WRITTEN TASK —
Rewrite the rows below, replacing "man's head" with "swimmer's head" wherever it occurs and leaving everything else as it is.

++++ DATASET RECORDS ++++

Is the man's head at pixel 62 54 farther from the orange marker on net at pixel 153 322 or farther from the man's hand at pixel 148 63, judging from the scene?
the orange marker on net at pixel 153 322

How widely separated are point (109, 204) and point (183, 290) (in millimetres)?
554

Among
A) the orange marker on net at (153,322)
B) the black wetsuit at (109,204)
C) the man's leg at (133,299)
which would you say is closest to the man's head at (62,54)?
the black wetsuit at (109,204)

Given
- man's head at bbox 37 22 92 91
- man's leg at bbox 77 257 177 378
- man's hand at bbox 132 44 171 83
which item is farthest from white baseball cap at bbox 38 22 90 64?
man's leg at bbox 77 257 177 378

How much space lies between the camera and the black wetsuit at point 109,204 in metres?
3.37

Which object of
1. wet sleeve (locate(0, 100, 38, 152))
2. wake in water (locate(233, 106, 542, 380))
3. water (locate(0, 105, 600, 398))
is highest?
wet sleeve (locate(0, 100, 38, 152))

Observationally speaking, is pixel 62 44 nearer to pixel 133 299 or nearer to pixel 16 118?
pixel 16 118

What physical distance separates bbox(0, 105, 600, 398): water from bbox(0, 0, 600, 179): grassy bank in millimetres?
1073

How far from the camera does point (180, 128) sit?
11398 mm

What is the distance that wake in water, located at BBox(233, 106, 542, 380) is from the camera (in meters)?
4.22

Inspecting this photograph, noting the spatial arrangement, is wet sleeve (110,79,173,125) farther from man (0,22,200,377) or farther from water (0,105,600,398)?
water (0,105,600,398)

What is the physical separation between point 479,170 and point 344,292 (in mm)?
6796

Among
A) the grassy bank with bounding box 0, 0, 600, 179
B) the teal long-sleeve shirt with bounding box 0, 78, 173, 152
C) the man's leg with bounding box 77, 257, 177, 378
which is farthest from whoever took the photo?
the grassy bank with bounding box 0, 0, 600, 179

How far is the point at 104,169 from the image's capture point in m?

++++

TASK RESULT —
Is the swimmer's head at pixel 62 54 farther from the orange marker on net at pixel 153 322 or farther from the man's hand at pixel 148 63, judging from the scene?
the orange marker on net at pixel 153 322

How widely separated are point (109, 204) and point (183, 290) (in millimetres)?
554

Among
A) the orange marker on net at (153,322)
B) the black wetsuit at (109,204)
C) the man's leg at (133,299)
which would you say is closest to the swimmer's head at (62,54)?
the black wetsuit at (109,204)

Given
- swimmer's head at bbox 37 22 92 91
- man's leg at bbox 77 257 177 378
- man's hand at bbox 132 44 171 83
which item is farthest from white baseball cap at bbox 38 22 90 64?
man's leg at bbox 77 257 177 378

How much space lies between the camera and the black wetsuit at point 109,204 in metres?
3.37

Which object of
1. wet sleeve (locate(0, 100, 38, 152))
2. wake in water (locate(233, 106, 542, 380))
3. water (locate(0, 105, 600, 398))
is highest?
wet sleeve (locate(0, 100, 38, 152))

Observationally speaking, is pixel 62 44 nearer to pixel 133 299 or nearer to pixel 16 118?
pixel 16 118

What physical distance separates bbox(0, 105, 600, 398): water from bbox(0, 0, 600, 179): grassy bank in millimetres?
1073

How far from the camera does point (180, 128) sit?
11398 mm

What is the distance that wake in water, located at BBox(233, 106, 542, 380) is from the camera (in meters)?
4.22

Inspecting this photograph, noting the spatial arrangement, is wet sleeve (110,79,173,125) farther from man (0,22,200,377) or farther from water (0,105,600,398)?
water (0,105,600,398)

What is the physical separation between point 479,170 and point 344,292 (in mm)?
6796

Among
A) the grassy bank with bounding box 0, 0, 600, 179
B) the teal long-sleeve shirt with bounding box 0, 78, 173, 152
C) the man's leg with bounding box 77, 257, 177, 378
which is farthest from whoever took the photo?
the grassy bank with bounding box 0, 0, 600, 179

How far is the point at 104,169 from the image's capture point in m?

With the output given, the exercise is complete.